What Are the Different Types of Organs in the Human Body?
There are many different organs in the human body, and there are also a couple of different ways of classifying them. One of the most common and simplest schemes arranges them as external or internal; sometimes they’re also divided by function, such as digestive, respiratory, and blood-related. Some scholars also think in terms of vitality or overarching importance. In these cases, certain organs, the brain and the heart in particular, are called “vital,” whereas others that perform more complementary roles can be labeled “accessory.” This classification system is often harder to work with since the body relies on almost all organs in different ways. It’s often the case that the vitals depend on the accessories to get their jobs done. Additionally, though people can sometimes live without certain organs like the pancreas or the kidney, this is usually only possible with the help of medications and therapies.
The most obvious organs in the human body are those that are visible on the outside. Getting a sense of human anatomy usually requires a look at what’s going on inside, either through surgery or diagnostic imaging, but this isn’t the case with those parts that sit externally, either in part or in full.
Skin is the largest of the organs in the human body and weighs more than twice as much as the brain. Depending on the person, the average weight of the skin is about 8 pounds (approximately 3.6 kg). It's responsible for protecting the body from a variety of dangers including sunlight and chemicals. The skin is comprised of three layers: the base layer is the subcutis, the middle layer is the dermis, and the outer layer is the epidermis.
Eyes are usually also considered an external organ, though a lot of things happen near the optical nerve, which is inside the face. Humans blink approximately 10,000 times per day, or on average, about 12 times each minute. The eyes start to develop about 26 weeks after conception. It's believed that the eyes focus on 50 things per minute.
The Reproductive System
In males, the reproductive organs are almost entirely outside of the body. They include the penis and the testicles, which protrude from the body; together these produce and deliver sperm, which are genetic materials essential to conception. The female reproductive system is focused on egg production, fertilization, and gestation, and is made up of the cervix, the uterus, and the ovaries, all of which are internal. They open into the vagina, which is the only part that can be seen externally.

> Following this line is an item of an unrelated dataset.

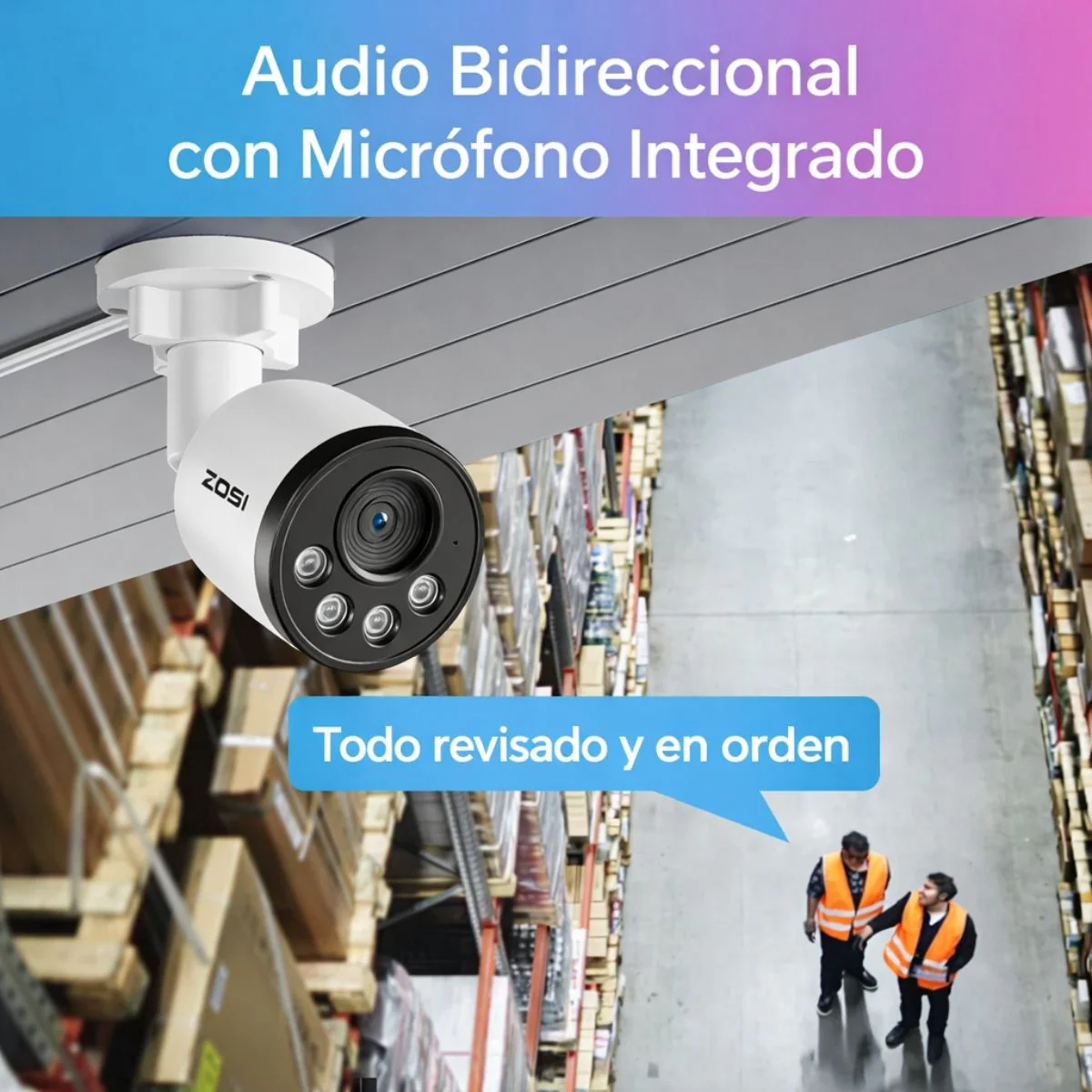 Cámara De Seguridad Poe De 4MP Con Detección De Movimiento Y Vehículos. Cámara De Videovigilancia Con Visión Nocturna 30M Y Micrófono Integrado IP66 - Image 2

The bulk of the body’s organs reside in the torso, usually in or just beneath the ribcage. One of the main roles of the ribcage is actually to protect these organs from accidental damage or injury. Most of the digestive and respiratory systems are housed here. The stomach, for instance, which is located between the small intestine and esophagus, is responsible for processing food and moving it along to the intestines. The liver, located on the right side of the body under the ribs, is responsible for making bile, processing nutrients from food, and removing toxins from the body. Lungs, which are located in the center of the chest, bring oxygen into the body and remove carbon dioxide. Two kidneys are located in the middle of the back below the rib cage and are responsible for taking water and waste from the blood in order to form urine.
The human heart is perhaps the most essential and complex human organ, though again a lot of this depends on perspective. It is responsible for pumping blood to every part of the body through a network of veins and arteries. There are four chambers that make up the heart, two ventricles and two atria, and together the organ is about the size of an adult fist. It’s typically set at an angle, and is located behind the sternum on the left side of the body. In most people it beats about 100,000 times a day, or about 40 million times a year.
The brain is another organ that often comes to mind when people think about things that are essential. It is responsible for controlling all the actions of the body and regulating chemical activity, particularly hormonal balance; it is also crucial for things like language processing and communication. It weighs about 3 pounds (1.36 kg). The cerebrum is what makes up 85 percent of its total weight, and the brain as a whole is comprised of about 75 percent water. There aren’t any pain receptors here, though pressures and growths can have serious implications on health and lifestyle in other ways.
@KoiwiGal - I was always surprised when they classified the skin as an organ, to be honest. When I was a kid I thought organs were basically just the individual bits that did stuff in the body, and that skin and bones and muscles were more like the packaging that just held it all together.
But skin is actually pretty complex stuff. I did a biology paper a few years ago and I can remember being kind of blown away by how many different functions the skin has.
So, anyway, I guess it depends on what your definition of an organ is. The cells in our guts do actually have quite a complex role in our bodies. I'd say they were more complex than even the eye, or possibly anything except the brain.
@browncoat - I don't know if that should be considered to be an organ though. I mean, you can recognize that it is vital to the human body, but oxygen is vital to our survival as well and we don't call the atmosphere an organ.
I guess it does raise the question of at what point we consider a cell to be part of the human body though.
I read an article recently where the author basically said that we have a larger "organ" than skin in our body, and that it's the bacterial ecosystem that lives in our gut. Apparently it has a hundred times more cells than the rest of our body, they are just very small.
And, according to the article, doctors and researchers are realizing more and more often that fixing problems with that ecosystem can fix a lot of different conditions. They had one guy who they basically saved from the symptoms of MS with a fecal transplant.